Spotlight on Mari Robinson, director of telehealth

Jun 20, 2017, 06:15 AM by KirstiAnn Clifford
Mari Robinson and her husband, Greg Ritzen, on vacation at a local winery in Valle de Guadalupe, Mexico.Mari Robinson, JD, joined UTMB in October 2016 as director of telehealth. In her role, Robin­son guides UTMB regarding policy and regulatory issues surrounding telehealth and assists in developing partnerships across Texas to expand health care to those in rural and remote areas of the state.

Robinson is currently helping with the coordination and implementation of a statewide tele­medicine network, the UT Virtual Health Network (UT-VHN). The UT-VHN will provide coordinated outbound and inbound support for telemedicine services from all eight of the University of Texas health science centers and medical schools into care settings such as other hospitals and clinics, nursing facilities, schools, employee work sites and patient residences.

Prior to UTMB, Robinson served as executive director of the Texas Medical Board. She spent nearly 16 years with the agency, initially working as a litigation attorney, prosecuting physicians who violated the Medical Practices Act. She also worked as the manager of investigations followed by the enforcement director for the agency, overseeing the Investigation, Litigation and Compliance departments.
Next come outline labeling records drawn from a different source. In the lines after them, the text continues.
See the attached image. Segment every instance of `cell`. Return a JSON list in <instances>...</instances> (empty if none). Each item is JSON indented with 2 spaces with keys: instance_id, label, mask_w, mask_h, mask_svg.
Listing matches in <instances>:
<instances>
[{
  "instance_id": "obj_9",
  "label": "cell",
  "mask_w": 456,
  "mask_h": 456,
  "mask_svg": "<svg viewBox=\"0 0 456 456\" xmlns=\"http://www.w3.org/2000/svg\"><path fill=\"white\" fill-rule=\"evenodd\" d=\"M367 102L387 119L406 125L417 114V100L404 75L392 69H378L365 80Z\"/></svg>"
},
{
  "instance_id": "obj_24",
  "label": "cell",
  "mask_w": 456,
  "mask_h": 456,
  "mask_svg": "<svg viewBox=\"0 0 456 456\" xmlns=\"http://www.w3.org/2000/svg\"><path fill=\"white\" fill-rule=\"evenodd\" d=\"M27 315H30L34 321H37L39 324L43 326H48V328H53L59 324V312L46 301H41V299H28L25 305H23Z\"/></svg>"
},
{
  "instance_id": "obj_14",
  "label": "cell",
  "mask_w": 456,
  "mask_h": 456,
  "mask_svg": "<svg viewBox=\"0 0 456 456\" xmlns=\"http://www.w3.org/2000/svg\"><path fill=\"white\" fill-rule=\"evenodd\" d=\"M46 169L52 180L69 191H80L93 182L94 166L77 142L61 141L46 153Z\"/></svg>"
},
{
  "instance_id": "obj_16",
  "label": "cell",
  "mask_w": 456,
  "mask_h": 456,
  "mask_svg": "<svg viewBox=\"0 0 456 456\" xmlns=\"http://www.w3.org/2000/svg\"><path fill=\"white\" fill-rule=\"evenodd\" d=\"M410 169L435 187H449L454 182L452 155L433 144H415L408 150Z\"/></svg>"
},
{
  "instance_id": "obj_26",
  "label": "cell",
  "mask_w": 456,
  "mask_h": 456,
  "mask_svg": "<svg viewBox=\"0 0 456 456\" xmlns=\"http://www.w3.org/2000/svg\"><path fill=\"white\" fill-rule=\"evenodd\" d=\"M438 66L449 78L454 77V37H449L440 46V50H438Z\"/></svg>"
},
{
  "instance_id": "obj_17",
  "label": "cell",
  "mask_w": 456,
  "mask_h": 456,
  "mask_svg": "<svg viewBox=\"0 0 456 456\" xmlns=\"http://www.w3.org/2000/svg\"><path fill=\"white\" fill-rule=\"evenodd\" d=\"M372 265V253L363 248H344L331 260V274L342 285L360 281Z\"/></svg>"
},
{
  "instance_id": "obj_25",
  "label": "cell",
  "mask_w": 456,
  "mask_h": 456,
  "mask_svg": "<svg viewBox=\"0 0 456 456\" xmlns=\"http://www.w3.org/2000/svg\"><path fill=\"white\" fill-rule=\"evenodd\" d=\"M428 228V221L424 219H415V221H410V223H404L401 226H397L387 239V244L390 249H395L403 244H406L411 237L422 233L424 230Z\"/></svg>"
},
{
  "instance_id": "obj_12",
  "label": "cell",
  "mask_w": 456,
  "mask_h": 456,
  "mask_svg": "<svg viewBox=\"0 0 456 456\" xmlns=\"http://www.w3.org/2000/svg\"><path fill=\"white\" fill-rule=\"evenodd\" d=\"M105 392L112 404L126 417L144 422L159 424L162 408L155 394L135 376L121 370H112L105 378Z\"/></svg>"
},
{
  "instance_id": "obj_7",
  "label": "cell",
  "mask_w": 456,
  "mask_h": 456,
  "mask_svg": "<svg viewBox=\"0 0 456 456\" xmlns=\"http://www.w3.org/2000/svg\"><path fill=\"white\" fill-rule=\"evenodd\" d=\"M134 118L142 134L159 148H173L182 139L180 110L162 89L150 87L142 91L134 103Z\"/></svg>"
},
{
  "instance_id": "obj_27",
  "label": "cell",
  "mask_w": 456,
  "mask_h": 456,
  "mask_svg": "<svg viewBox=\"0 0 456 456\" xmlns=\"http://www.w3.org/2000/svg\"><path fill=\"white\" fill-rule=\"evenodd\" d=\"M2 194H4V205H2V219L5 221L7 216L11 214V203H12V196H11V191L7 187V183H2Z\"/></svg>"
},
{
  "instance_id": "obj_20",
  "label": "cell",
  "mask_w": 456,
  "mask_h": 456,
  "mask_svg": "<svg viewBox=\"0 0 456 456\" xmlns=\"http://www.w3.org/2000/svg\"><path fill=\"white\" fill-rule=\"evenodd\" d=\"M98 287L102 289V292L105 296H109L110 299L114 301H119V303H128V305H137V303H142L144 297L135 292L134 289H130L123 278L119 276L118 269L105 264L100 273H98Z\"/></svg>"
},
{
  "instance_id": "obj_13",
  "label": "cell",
Originally from Grand Prairie, Texas, Robinson graduated in 1999 with a law degree from the University of Texas School of Law.

What does Best Care mean to you and how do you contribute?
To me, this means getting patients the highest quality of care in the most efficient manner possible. By helping to expand telemedicine across the state, patients will have access to specialists that they otherwise might not have been able to reach. I love that idea.

The world of telemedicine continues to rapidly evolve. How do you see it being applied in the future?
I think that medical devices will become more portable, more complex, and cheaper, so that in the near future, relevant medical data will be at everyone’s fingertips. We will definitely have to address the potential problem of information overload gathered by all these devices, but the capacity to have such detailed information on a patient can really move health care forward if we can learn how to best use it.

What are the most challenging aspects of your job as director of telehealth? The most rewarding?
The most challenging aspect is that there is a large amount of misinformation about telehealth, and that can be difficult to successfully address. However, if you can address it, you usually gain a willing participant in telemedicine expansion which is pretty rewarding.

You were the first speaker to address UTMB’s new EMERGEx Resource Group, which is focused on advancing a culture of inclusion for the university’s next generation of leaders. Attendees learned that you were quite young when you became executive director of the Texas Medical Board. What advice do you have for other aspiring leaders?
I was 34 when I became executive director. Honestly, I never really thought of my age as much of a factor. While it was definitely the case that almost all of the people I managed were older than me, the same things that were important to them were true of anyone. Employees want to be heard, to be treated fairly and to be able to trust their managers. I tried my best to fill that role.

What was your first job?
This is one that no one ever guesses—I actually worked in a clothing warehouse tagging price tags onto items before they were shipped to stores. This was the summer between high school and college. It was exhausting!

What do you like to do outside of work?
I love food and wine, traveling, reading, and buying shoes—probably in that order.

What’s something people would be surprised to know about you?
Probably the fact that for the first year of college, I held a double major. The first major is completely predictable (government) but the second is the surprise—theatre.

What’s something you always wanted to do but have not done yet?
Live in another country. My husband and I have traveled quite a bit, but never for more than three weeks. Right now, a year in Europe with a fully charged train pass sounds pretty perfect.

If you could travel anywhere in the world, where would you go and why?
Next on my list is New Zealand. It has wonderful natural beauty, a great culture scene, and of course, good wine.